→ **YOUR OBJECTIVE**
Transcribe only the part of the material below that begins at the line containing "850 Bear Creek Road, Dinsmore, CA 95526" and ends at the line containing "Avocados Growing on Tree - stock photo", with both kept and images left out.

→ **SOURCE MATERIAL**
__________________________________________________

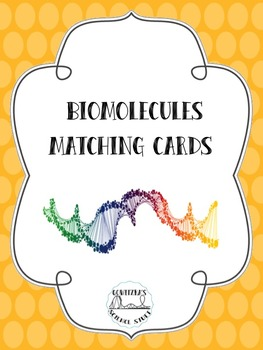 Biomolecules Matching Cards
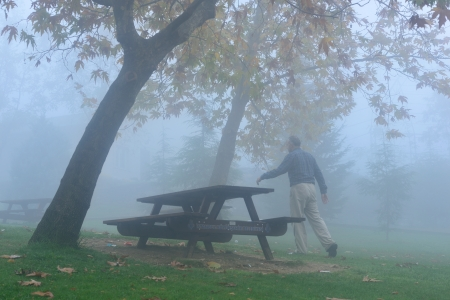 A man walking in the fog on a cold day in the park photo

__________________________________________________

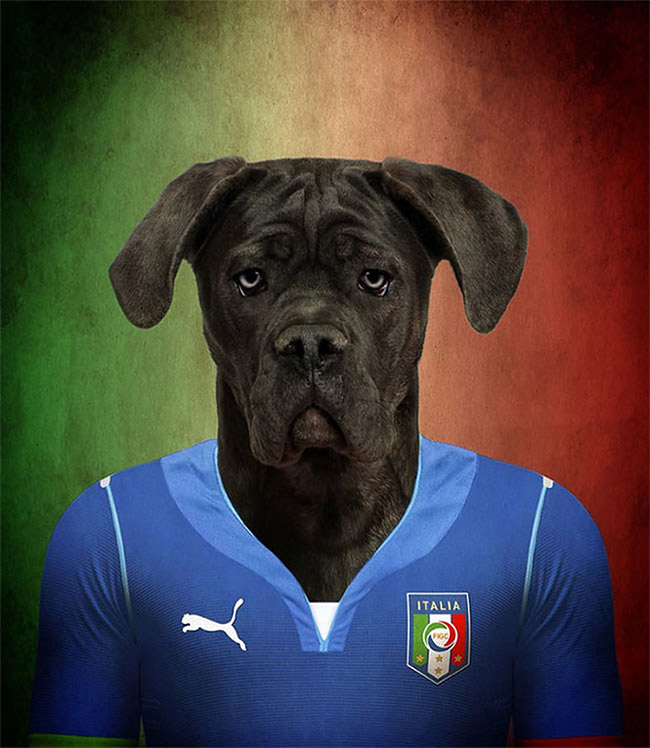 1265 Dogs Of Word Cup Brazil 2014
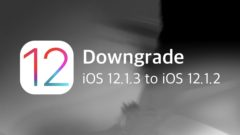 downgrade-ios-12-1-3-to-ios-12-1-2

__________________________________________________

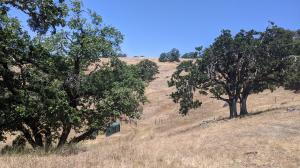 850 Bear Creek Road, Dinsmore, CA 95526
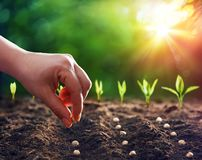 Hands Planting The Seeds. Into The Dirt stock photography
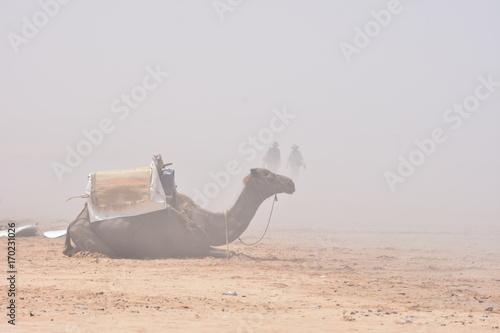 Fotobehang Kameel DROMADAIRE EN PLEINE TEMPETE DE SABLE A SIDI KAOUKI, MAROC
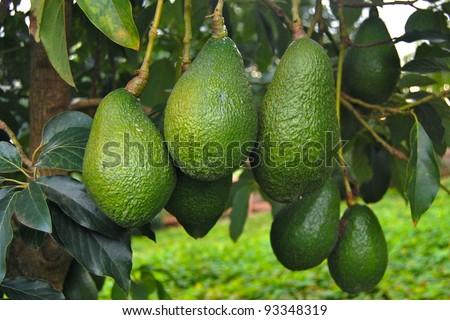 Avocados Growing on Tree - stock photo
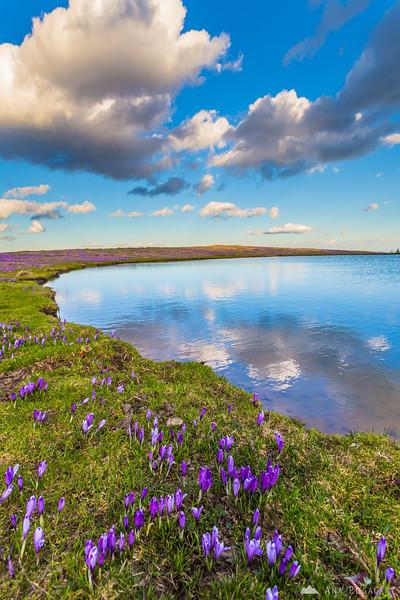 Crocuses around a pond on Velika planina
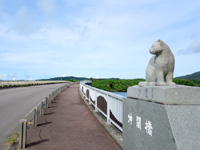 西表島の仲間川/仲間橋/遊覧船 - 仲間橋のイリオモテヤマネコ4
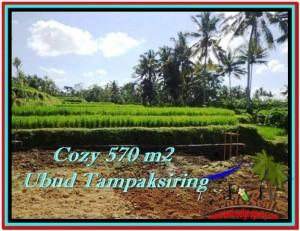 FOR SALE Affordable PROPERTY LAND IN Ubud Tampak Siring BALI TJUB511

__________________________________________________

→ **OUTPUT**
 850 Bear Creek Road, Dinsmore, CA 95526
 Hands Planting The Seeds. Into The Dirt stock photography
 Fotobehang Kameel DROMADAIRE EN PLEINE TEMPETE DE SABLE A SIDI KAOUKI, MAROC
 Avocados Growing on Tree - stock photo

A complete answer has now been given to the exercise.